Dr. Thomas W. Eppes Jr., who runs the school’s student health services, told the New York Times approximately a dozen students were sent to the hospital or quarantined.
On the school’s website, Falwell claimed that Lynchburg Mayor Treney Tweedy “thanked us for making that decision” to reopen the school.
But Tweedy called Falwell “reckless.” She and the city manager allege Falwell told them he intended to comply with health recommendations and close the school.
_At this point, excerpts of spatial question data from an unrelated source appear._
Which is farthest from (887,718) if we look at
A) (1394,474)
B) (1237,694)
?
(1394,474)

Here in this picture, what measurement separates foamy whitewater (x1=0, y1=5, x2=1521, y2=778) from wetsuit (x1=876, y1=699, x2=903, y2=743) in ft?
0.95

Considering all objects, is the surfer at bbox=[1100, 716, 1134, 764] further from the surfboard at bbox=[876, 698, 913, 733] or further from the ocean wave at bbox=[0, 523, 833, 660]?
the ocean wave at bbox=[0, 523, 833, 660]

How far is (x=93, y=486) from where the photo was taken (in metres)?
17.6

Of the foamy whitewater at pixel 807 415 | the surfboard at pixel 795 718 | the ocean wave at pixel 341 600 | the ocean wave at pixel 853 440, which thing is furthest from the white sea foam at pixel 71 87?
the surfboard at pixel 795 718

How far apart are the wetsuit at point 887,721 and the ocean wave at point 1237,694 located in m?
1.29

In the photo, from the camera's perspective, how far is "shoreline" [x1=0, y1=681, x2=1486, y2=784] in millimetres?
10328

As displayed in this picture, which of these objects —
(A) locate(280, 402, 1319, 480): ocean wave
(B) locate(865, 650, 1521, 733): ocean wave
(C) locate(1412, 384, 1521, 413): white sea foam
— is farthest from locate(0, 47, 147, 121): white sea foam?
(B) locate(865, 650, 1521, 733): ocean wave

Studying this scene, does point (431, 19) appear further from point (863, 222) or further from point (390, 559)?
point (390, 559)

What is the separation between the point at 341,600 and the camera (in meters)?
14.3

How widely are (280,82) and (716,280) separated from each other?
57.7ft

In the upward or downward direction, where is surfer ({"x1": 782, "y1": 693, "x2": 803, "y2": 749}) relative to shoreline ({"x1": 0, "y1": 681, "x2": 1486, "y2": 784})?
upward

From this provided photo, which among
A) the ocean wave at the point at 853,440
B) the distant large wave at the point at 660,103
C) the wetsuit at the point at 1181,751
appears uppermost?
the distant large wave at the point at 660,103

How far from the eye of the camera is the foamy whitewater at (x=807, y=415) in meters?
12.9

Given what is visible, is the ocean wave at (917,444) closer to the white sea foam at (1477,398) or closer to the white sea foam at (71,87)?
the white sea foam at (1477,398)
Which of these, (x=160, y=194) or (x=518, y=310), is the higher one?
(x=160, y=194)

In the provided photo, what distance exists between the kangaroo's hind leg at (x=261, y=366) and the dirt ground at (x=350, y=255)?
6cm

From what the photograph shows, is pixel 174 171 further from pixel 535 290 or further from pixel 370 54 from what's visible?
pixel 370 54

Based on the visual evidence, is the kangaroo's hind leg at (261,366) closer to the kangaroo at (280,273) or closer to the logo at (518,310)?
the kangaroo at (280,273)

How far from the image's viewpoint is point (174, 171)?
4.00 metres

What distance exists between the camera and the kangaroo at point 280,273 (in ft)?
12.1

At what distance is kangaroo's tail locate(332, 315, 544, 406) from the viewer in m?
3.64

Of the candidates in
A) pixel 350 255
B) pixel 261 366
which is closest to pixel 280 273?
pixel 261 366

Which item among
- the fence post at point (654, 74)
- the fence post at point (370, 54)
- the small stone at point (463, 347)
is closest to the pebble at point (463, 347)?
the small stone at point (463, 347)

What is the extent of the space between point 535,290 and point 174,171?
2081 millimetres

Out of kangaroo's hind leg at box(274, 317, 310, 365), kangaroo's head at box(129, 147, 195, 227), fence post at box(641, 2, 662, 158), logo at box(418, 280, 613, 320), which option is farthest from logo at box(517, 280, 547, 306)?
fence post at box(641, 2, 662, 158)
“Dr. Jeffrey Hyman of Northwell Health, New York’s largest health care provider,” was cited on the Liberty University website as one of the medical professionals giving his blessing to the school to reopen. When reached by the New York Times, however, Dr. Hyman said it wasn’t true.
He had a private conversation with the Falwell family, he said through a spokesperson, and told them “that reconvening classes would be a ‘bad idea.’”
Dr. Eppes told the paper that he told Falwell the same thing. “We’ve lost the ability to corral this thing,” he said.